Now, 84 years on, Hamburg officials have cut up a copy of the Nazi-era Aryanisation document that ordered the demolition in a ceremony to officially mark the restitution of the site, and the local community is preparing to rebuild the synagogue.
“We apologise for coming to the decision so late to give them back their property,” Dirk Kienscherf, a local official from the centre-left Social Democratic Party, said to representatives of the Jewish community at the ceremony.
Daniel Scheffer, an Israeli-born Hamburg-based entrepreneur, spearheaded the rebuilding campaign, which began in 2020.
He previously told the JC of how he had been “overwhelmed” to discover a silver Torah crown engraved with a dedication to Markus Hirsch, the first rabbi of the Bornplatz, in the shop of a local antique dealer.

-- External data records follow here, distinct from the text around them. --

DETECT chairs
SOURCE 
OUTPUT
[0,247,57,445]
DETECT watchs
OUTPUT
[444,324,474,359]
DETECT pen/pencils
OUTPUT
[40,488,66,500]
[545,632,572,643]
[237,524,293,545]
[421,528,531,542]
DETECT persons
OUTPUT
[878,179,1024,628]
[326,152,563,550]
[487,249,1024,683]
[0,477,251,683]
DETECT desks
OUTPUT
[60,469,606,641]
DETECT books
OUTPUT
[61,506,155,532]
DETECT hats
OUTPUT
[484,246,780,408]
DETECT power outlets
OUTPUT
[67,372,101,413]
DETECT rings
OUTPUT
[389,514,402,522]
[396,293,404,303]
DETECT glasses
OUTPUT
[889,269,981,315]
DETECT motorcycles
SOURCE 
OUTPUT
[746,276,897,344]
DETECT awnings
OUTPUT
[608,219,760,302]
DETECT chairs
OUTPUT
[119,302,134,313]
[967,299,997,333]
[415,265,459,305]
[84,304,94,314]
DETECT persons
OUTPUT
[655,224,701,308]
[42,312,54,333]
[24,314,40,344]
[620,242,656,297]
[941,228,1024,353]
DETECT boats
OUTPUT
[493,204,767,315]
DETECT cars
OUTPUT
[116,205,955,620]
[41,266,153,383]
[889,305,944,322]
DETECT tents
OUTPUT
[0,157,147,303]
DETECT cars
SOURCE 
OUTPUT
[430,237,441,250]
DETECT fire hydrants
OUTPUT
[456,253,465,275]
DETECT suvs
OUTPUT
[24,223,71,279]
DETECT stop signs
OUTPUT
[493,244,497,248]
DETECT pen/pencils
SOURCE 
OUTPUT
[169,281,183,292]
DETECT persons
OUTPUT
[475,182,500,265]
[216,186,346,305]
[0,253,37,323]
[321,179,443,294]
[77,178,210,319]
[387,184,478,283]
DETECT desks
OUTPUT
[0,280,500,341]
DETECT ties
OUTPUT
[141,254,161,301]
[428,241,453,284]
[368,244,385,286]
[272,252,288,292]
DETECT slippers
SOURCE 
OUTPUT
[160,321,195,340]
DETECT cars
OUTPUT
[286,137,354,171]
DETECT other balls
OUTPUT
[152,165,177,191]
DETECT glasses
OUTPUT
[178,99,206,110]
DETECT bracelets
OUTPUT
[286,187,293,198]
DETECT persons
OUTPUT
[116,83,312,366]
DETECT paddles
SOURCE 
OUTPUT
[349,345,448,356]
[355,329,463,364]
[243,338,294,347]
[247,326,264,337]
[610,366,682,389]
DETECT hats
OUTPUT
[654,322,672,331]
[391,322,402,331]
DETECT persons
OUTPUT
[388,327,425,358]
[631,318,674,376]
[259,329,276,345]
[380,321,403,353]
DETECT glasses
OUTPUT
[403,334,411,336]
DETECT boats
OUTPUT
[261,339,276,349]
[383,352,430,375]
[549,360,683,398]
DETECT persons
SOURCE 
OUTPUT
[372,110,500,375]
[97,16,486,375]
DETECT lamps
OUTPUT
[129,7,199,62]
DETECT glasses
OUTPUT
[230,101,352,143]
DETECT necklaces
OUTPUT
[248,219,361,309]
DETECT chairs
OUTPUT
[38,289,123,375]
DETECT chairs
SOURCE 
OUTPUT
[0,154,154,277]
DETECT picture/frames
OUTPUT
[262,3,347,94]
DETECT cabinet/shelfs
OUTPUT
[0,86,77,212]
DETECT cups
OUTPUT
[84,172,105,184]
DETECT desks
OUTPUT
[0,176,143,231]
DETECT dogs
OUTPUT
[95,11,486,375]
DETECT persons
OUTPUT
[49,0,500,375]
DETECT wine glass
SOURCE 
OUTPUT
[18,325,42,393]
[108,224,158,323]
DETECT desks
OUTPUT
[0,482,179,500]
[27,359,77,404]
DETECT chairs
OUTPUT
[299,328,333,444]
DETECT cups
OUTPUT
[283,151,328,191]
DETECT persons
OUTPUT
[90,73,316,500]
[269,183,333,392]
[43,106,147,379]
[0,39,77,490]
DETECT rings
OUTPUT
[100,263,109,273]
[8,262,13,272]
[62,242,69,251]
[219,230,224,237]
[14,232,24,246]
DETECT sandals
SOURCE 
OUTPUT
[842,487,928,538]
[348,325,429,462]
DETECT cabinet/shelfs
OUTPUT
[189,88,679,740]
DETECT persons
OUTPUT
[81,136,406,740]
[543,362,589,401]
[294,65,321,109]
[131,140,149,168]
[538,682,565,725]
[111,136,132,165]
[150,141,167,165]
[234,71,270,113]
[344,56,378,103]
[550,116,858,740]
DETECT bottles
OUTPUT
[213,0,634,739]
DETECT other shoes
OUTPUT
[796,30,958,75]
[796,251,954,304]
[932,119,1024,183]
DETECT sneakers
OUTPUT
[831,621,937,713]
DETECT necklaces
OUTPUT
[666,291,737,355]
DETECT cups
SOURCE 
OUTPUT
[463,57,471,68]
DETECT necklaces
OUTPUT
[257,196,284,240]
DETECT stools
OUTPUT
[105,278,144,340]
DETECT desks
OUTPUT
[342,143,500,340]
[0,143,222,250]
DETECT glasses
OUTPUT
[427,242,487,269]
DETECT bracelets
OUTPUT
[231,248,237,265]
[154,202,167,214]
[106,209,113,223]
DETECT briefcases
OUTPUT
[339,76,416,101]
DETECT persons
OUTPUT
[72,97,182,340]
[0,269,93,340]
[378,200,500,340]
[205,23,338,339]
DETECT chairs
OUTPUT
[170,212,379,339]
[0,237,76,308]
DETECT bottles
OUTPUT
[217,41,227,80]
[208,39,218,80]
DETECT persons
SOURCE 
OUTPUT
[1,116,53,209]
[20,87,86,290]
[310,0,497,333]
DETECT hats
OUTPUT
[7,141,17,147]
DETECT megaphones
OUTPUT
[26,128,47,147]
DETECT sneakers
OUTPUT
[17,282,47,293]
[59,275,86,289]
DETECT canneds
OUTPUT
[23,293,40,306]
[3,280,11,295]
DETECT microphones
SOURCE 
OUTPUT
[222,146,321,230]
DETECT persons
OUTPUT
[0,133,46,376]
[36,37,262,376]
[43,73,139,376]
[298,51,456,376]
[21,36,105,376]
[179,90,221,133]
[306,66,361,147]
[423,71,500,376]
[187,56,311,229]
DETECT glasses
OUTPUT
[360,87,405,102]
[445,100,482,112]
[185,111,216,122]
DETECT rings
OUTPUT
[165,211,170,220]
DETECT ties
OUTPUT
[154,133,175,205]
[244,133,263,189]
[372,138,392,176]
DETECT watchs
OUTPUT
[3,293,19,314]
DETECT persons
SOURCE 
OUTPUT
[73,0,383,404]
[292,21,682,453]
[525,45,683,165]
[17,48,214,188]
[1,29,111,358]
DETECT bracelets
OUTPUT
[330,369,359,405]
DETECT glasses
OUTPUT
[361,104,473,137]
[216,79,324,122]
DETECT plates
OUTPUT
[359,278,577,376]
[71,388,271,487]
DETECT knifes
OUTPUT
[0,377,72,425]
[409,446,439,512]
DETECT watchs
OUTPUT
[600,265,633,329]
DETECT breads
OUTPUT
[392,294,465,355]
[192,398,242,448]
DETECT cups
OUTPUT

But, he said, “I also felt embarrassed and ashamed and angry, because I was being asked to buy back what was stolen from my ancestors. That feeling lasted for days.”
After purchasing the crown Sheffer brought it with him to dozens of meetings with public officials and other potential supporters of his campaign, “No to antisemitism. Yes to the Bornplatz Synagogue.”
While some have expressed concern that the rebuilding could make it possible for the atrocities of the Holocaust to slip out of public consciousness – currently a mosaic at the site commemorates the synagogue’s destruction – Sheffer has hailed the restitution of the site as a major turning point.
“This moment today is a turning point for our Jewish history in Hamburg,” a local radio station quoted him as saying.
“It is the victory of justice and Jewish life in Hamburg over the barbarism of the Nazis.”
The site is currently being excavated. When this process has been completed an architectural competition to determine the designer of the new synagogue will be held. A bunker standing next to the synagogue will be demolished.